Carnavalesco de notabilizou na bateria

Um dos mais conhecidos músicos e carnavalescos de Bagé, José Silva Farias (Nonoca), 70 anos, morreu ontem. De acordo com informação de um familiar, a morte foi por problemas cardíacos. Ele tinha diabete e era hipertenso.
Nonoca, que também era radialista, se notabilizou no meio carnavalesco e era ritmista. A veia musical era uma herança familiar, o pai tocava cavaquinho, o irmão contrabaixo. Torcedor jalde-negro, Nonoca foi um dos compositores do hino do Grêmio Esportivo Bagé.
A primeira bateria de samba que comandou foi a do bloco da Zebra. A partir dessa agremiação, foi criada a escola de samba Estrela D’Alva, da qual ele é fundador e também foi mestre. Após, trabalhou na Aliança e na Stangucha.
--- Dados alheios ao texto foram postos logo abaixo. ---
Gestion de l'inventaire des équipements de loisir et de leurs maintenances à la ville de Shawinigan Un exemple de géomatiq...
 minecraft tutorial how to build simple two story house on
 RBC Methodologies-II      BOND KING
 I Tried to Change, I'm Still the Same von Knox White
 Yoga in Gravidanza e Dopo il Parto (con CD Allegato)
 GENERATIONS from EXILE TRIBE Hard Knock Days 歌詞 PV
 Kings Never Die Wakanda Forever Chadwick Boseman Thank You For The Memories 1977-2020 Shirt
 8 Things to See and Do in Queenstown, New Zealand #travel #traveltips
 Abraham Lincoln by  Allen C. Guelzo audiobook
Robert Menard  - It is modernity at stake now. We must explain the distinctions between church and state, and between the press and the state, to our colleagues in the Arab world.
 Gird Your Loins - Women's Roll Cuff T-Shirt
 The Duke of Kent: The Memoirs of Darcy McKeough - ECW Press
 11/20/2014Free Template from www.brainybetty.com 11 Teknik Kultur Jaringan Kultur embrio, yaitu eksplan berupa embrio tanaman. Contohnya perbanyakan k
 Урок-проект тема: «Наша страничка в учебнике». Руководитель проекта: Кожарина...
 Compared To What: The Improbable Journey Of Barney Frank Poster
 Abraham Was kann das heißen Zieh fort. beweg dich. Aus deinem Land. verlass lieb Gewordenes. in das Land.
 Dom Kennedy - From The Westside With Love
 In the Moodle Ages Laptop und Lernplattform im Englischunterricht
Além de ser mestre de bateria, Nonoca também se descobriu compositor. Escrevia e criava melodias de samba-enredo, que vendia para escolas de samba de Bagé e de outras cidades do Estado. “Eu já saio escrevendo e cantando o samba”, contou em uma entrevista ao jornal Folha do Sul em 2013.
O decano do carnaval em Bagé, o radialista e colunista do jornal Folha do Sul, Edgar Abip Muza, disse que a morte de Nonoca deixa uma lacuna. "Mestre Nonoca é mais um sambista que vai para o céu.  Ele viveu e incentivou como poucos a cultura sambista e o carnaval de Bagé. Além disso, também foi comentarista esportivo e sempre foi o exemplo de profissional que atuou sem vaidade. Nonoca era exímio sambista e um grande organizador da harmonia no samba. Vai nos fazer muita falta", falou.
Repercussão
Farias era um dos integrantes da Orquestra de Metais Rubens Veiga. Por meio das redes sociais, a direção da entidade se manifestou sobre a perda: “Tomados pela tristeza deixamos aqui o nosso agradecimento a este ícone da música bageense, que nunca exitou em compartilhar seu conhecimento, dando oportunidade a muitos músicos da região, em suas baterias vibrantes e suas bandas de carnaval”.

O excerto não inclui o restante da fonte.